*Task objective*: Reproduce the data below without any change, from the line with "How would you rank" to the line with "the white caravan trailer <", both included.

== Records for this task

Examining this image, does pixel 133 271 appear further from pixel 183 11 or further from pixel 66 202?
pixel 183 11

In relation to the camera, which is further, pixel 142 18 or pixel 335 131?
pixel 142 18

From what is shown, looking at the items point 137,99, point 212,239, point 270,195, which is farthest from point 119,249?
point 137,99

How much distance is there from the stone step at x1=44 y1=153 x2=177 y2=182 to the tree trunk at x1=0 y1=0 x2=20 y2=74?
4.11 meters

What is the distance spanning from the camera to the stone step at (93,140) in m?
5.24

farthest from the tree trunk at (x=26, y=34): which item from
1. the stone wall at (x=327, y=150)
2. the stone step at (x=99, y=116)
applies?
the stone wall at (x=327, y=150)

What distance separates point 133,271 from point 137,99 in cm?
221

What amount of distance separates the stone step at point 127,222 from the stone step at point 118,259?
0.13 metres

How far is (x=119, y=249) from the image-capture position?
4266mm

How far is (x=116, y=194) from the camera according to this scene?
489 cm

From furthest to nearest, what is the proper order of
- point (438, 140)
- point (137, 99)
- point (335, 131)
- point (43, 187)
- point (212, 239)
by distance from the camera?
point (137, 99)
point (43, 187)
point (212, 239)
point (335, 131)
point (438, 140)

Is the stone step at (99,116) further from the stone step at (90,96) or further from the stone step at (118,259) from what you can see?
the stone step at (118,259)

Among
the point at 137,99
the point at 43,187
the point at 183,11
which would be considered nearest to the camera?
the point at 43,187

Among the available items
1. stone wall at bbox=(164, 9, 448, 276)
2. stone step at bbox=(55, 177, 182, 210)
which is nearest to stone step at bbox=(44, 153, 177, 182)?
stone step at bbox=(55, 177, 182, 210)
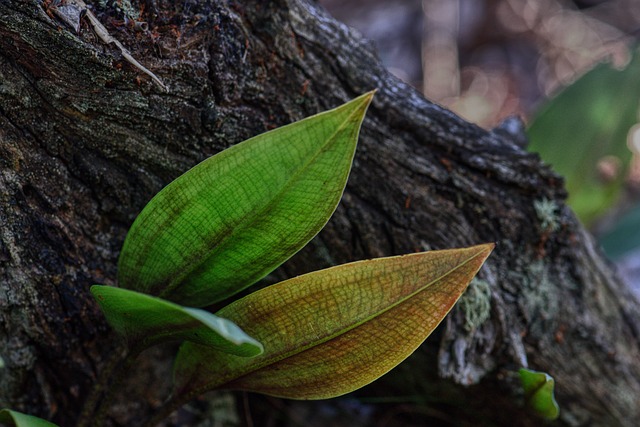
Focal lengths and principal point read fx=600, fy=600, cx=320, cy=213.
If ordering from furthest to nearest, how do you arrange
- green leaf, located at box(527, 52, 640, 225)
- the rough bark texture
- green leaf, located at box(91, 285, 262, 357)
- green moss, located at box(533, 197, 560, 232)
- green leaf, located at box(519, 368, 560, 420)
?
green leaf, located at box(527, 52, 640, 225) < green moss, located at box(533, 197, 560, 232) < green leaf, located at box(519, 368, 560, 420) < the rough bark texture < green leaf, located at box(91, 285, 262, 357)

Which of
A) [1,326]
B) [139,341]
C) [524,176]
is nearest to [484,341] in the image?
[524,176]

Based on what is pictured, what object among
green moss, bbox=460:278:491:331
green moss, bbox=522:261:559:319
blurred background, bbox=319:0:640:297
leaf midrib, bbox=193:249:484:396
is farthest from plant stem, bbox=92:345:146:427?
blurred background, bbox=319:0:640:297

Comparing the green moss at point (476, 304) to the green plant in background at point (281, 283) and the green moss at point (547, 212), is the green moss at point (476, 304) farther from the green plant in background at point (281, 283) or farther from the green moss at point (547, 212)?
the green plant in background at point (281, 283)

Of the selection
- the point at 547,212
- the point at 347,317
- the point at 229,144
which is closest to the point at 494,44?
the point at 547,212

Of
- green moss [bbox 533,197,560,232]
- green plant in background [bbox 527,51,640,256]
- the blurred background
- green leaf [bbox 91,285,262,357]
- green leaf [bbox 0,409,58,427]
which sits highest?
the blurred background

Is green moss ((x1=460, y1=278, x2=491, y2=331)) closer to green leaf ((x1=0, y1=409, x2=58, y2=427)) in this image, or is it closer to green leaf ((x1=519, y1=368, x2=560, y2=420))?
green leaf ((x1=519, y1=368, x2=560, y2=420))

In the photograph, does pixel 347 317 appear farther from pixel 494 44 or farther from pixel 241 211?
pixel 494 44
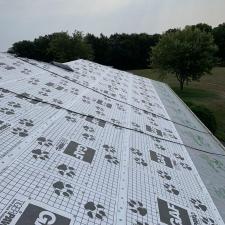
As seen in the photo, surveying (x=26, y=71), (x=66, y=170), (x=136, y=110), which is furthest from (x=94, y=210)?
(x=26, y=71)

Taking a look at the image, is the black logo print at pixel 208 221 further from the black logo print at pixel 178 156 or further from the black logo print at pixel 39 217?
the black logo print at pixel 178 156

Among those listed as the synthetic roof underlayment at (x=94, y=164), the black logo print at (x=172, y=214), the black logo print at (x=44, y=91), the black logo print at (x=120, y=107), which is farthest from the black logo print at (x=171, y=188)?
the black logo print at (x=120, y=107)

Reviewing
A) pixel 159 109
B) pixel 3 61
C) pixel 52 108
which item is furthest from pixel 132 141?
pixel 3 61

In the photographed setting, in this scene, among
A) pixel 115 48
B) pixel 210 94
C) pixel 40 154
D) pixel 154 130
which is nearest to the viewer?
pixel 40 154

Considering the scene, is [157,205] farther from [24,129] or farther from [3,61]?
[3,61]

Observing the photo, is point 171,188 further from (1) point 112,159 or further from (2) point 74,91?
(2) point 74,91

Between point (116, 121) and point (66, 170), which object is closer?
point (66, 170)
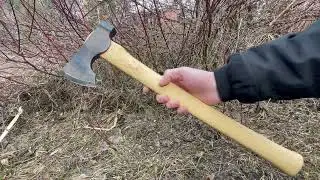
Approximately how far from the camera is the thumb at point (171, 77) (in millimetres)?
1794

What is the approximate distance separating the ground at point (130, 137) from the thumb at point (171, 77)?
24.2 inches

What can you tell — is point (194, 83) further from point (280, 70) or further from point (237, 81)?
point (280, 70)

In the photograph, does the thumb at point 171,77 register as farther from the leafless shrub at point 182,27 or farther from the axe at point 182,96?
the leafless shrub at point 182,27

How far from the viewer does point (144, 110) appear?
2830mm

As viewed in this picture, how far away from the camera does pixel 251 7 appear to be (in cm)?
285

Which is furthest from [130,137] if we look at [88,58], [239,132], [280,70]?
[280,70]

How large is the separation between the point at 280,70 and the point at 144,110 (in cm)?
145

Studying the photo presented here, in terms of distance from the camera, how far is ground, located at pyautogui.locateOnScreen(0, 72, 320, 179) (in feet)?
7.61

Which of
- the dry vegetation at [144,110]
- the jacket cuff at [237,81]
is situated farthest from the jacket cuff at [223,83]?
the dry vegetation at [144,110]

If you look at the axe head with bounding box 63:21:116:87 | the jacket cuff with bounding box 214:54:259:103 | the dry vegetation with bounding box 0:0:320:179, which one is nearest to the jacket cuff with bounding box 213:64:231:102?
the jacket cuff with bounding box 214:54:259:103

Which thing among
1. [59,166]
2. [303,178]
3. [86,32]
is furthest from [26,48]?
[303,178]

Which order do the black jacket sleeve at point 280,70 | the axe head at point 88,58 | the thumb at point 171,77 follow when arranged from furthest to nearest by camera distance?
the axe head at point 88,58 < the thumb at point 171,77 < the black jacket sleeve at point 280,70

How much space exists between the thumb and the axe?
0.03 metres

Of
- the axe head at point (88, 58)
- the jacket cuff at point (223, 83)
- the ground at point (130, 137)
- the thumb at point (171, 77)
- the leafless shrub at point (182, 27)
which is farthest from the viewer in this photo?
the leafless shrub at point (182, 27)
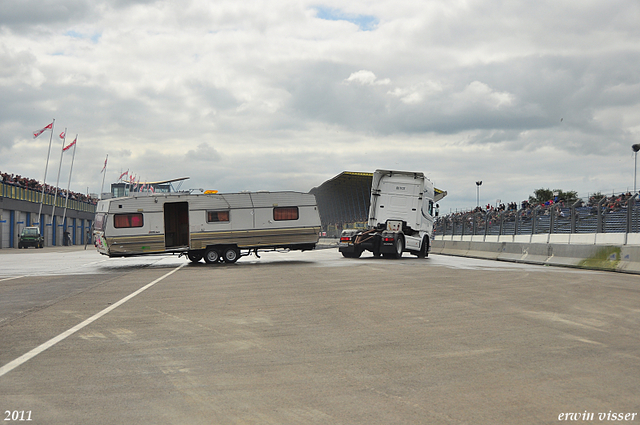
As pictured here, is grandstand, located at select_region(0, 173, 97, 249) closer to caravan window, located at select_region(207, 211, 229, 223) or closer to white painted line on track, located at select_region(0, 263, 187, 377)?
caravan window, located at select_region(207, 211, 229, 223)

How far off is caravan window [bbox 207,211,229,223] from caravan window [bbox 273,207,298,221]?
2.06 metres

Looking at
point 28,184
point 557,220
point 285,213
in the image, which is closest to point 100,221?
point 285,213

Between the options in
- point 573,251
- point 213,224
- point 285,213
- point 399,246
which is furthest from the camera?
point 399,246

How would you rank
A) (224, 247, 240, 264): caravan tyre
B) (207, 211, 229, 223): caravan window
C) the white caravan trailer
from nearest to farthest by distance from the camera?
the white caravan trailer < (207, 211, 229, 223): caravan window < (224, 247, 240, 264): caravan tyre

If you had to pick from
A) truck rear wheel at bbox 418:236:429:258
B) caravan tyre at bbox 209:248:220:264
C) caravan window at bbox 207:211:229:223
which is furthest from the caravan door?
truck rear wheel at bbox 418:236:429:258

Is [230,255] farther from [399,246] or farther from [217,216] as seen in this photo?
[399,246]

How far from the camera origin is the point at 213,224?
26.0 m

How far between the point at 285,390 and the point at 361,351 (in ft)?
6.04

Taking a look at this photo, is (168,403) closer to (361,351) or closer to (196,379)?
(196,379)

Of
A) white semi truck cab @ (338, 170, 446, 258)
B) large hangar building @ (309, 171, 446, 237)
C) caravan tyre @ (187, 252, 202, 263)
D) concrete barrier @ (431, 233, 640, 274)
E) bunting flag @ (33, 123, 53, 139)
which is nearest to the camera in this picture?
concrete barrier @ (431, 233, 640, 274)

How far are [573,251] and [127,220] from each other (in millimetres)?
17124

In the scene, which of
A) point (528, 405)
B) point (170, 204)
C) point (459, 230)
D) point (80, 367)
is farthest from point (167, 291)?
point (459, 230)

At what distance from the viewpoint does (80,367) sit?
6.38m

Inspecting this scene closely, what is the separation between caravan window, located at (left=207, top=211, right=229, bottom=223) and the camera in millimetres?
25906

====
== Records for this task

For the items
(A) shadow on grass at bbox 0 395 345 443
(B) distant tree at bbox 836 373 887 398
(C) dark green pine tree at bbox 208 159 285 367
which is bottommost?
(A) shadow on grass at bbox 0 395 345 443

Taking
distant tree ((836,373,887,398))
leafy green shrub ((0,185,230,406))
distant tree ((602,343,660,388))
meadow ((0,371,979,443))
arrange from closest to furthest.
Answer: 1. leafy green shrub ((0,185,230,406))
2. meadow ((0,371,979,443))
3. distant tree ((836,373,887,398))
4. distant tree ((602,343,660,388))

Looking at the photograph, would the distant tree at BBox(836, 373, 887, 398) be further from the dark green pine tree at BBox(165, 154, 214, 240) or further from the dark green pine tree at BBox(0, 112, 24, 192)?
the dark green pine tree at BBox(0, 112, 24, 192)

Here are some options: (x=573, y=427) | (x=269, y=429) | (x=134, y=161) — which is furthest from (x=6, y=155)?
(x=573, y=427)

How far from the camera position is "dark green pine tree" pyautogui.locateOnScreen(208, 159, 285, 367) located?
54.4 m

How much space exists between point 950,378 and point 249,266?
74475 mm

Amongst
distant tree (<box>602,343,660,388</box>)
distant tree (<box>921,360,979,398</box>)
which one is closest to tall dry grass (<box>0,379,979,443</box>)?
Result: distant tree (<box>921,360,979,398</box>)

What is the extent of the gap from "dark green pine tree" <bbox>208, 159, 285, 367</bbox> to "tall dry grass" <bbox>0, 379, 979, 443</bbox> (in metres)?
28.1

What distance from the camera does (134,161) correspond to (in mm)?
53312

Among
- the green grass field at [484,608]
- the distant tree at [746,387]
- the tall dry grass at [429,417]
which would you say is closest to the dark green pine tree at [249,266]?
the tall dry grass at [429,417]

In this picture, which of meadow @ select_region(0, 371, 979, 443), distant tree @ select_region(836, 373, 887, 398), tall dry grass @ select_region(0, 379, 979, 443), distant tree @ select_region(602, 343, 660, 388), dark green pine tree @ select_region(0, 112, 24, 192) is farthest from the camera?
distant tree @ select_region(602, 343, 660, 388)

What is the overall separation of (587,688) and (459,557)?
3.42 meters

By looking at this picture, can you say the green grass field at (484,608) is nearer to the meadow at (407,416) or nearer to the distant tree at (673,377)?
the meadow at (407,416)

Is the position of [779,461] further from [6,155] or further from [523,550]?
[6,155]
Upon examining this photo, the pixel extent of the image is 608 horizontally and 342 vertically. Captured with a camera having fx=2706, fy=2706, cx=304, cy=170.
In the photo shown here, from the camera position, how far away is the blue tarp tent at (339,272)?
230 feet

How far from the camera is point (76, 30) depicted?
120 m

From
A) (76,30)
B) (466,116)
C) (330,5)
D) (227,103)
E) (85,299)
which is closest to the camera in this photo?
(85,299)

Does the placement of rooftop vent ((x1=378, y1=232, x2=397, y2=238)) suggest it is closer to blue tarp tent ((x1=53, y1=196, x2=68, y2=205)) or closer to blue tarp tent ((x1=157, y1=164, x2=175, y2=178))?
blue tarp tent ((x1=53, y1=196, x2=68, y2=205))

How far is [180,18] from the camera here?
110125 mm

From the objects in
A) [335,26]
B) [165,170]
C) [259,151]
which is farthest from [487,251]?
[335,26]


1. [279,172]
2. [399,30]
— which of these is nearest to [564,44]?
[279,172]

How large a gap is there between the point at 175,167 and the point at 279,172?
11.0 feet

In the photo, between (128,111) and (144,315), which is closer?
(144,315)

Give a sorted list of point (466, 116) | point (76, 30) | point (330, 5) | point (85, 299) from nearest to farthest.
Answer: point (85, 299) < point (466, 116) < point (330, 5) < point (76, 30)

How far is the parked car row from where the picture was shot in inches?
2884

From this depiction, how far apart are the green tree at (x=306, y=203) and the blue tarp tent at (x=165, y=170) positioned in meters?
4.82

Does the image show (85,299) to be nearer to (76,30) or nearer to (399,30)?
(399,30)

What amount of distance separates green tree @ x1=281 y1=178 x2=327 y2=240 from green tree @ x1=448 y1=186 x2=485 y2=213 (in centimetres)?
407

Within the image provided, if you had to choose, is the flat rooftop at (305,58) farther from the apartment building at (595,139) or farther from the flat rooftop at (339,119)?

====

*Answer to this task*:
How would you rank
A) (224, 247, 240, 264): caravan tyre
B) (207, 211, 229, 223): caravan window
C) the white caravan trailer
from nearest to farthest by distance from the camera?
the white caravan trailer < (207, 211, 229, 223): caravan window < (224, 247, 240, 264): caravan tyre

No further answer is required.